What Happens When You Apply Too Much
More fertilizer does not mean more growth. Overapplication raises the salt concentration in the soil around roots. High salt levels pull water away from root cells through osmosis, essentially dehydrating the plant even when the soil is moist. The first sign is wilting, which looks confusingly like underwatering. Leaf tips and edges then turn brown and crispy as salts accumulate in the tissue. Growth slows, and in severe cases, roots die back entirely.
This is commonly called fertilizer burn. It’s more likely with fast-release synthetic products, especially in hot weather when soil moisture evaporates quickly and concentrates the salts. Watering deeply after applying granular fertilizer helps dissolve and distribute the nutrients more evenly, reducing the risk.
Environmental Impact of Excess Fertilizer
Nutrients that plants don’t absorb have to go somewhere. Rain and irrigation carry excess nitrogen and phosphorus off fields, lawns, and gardens into streams, rivers, lakes, and coastal waters. Once there, these nutrients feed algae just as effectively as they feed crops. The result is rapid algae growth, sometimes called algal blooms, that can blanket the water surface.
As the algae die and decompose, bacteria consume the dissolved oxygen in the water. Fish, shellfish, and aquatic plants suffocate. The dense algae also blocks sunlight from reaching underwater plants, shutting down photosynthesis below the surface and compounding the oxygen loss. This process, called eutrophication, has created oxygen-depleted “dead zones” in waterways around the world. It’s one of the main reasons fertilizer recommendations emphasize soil testing: applying only what your soil actually lacks keeps plants healthy and keeps excess nutrients out of the water supply.

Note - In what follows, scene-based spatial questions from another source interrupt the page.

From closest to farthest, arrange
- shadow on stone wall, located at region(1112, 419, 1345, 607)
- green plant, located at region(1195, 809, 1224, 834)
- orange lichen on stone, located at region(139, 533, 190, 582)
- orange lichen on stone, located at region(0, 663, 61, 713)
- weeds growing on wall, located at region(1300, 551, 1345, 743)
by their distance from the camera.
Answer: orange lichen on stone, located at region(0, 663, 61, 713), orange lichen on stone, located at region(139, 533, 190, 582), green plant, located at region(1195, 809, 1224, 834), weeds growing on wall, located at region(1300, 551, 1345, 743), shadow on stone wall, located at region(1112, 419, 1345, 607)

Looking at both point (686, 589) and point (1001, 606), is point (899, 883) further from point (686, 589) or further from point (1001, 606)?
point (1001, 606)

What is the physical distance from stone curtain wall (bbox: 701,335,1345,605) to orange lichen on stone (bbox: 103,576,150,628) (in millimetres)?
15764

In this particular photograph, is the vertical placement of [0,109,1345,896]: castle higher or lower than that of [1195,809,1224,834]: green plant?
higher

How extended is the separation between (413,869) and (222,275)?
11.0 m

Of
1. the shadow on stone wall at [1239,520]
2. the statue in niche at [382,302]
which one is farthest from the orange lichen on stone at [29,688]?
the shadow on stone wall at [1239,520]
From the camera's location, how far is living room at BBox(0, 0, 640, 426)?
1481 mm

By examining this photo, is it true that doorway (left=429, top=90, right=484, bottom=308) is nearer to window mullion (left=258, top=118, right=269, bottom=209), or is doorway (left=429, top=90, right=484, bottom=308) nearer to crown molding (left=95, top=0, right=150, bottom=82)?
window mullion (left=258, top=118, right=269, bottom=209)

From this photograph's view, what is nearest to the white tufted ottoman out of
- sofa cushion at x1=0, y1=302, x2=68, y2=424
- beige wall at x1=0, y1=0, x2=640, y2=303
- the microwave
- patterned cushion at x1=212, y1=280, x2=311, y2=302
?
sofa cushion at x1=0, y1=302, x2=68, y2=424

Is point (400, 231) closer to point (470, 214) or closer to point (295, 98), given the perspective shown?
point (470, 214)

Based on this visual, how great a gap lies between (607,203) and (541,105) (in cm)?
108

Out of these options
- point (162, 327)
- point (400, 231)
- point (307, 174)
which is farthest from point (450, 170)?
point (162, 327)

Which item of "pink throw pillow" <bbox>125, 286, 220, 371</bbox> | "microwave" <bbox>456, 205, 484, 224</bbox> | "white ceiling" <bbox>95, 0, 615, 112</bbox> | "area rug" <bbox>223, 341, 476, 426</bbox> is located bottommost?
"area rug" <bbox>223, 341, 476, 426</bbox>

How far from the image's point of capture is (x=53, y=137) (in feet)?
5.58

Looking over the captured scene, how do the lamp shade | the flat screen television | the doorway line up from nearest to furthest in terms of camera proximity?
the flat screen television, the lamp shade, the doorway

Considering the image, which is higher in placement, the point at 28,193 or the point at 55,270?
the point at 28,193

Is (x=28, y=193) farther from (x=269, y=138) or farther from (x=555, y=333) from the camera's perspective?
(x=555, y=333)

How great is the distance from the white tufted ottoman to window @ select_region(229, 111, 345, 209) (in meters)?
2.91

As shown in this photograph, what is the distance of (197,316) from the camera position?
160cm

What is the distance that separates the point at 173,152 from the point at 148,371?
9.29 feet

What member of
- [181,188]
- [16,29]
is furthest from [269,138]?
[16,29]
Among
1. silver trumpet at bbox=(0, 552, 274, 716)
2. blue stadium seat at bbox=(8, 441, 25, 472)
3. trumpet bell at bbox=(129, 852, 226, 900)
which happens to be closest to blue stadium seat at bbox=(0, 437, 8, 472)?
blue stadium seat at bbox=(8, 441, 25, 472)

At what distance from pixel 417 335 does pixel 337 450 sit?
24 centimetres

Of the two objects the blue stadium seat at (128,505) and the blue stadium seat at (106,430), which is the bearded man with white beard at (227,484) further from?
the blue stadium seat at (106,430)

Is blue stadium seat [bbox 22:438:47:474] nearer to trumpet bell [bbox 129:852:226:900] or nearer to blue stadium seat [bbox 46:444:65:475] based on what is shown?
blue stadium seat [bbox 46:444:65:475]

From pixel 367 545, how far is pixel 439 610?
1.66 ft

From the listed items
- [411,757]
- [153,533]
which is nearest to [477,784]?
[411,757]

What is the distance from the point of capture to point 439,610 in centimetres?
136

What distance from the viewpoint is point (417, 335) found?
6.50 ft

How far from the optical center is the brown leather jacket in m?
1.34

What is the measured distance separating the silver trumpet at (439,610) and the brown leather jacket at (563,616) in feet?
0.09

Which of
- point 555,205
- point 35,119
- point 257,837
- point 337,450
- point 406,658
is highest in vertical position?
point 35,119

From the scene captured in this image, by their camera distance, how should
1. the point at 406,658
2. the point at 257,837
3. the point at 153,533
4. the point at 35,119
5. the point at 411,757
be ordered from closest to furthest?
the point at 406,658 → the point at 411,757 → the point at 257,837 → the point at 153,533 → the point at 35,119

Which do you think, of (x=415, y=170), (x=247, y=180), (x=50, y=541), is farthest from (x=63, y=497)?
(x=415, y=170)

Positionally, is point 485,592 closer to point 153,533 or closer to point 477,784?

How to Know What Your Soil Needs
A soil test is the only reliable way to know which nutrients are missing and how much fertilizer to apply. Most university extension offices offer inexpensive testing, typically under $20. You mail in a small sample of your soil and receive a report showing nutrient levels, pH, and specific fertilizer recommendations for whatever you’re growing. Without a test, you’re guessing, and guessing leads to either wasted money on nutrients your soil already has or environmental runoff from overapplication.
Visual symptoms can offer clues in the meantime. Uniform yellowing of older leaves usually points to nitrogen deficiency. Purple-tinted leaves suggest low phosphorus. Leaf edges that brown and die while the midrib stays green indicate low potassium. But many deficiencies look similar, and some symptoms overlap with pest damage or disease, so a soil test remains the most accurate starting point.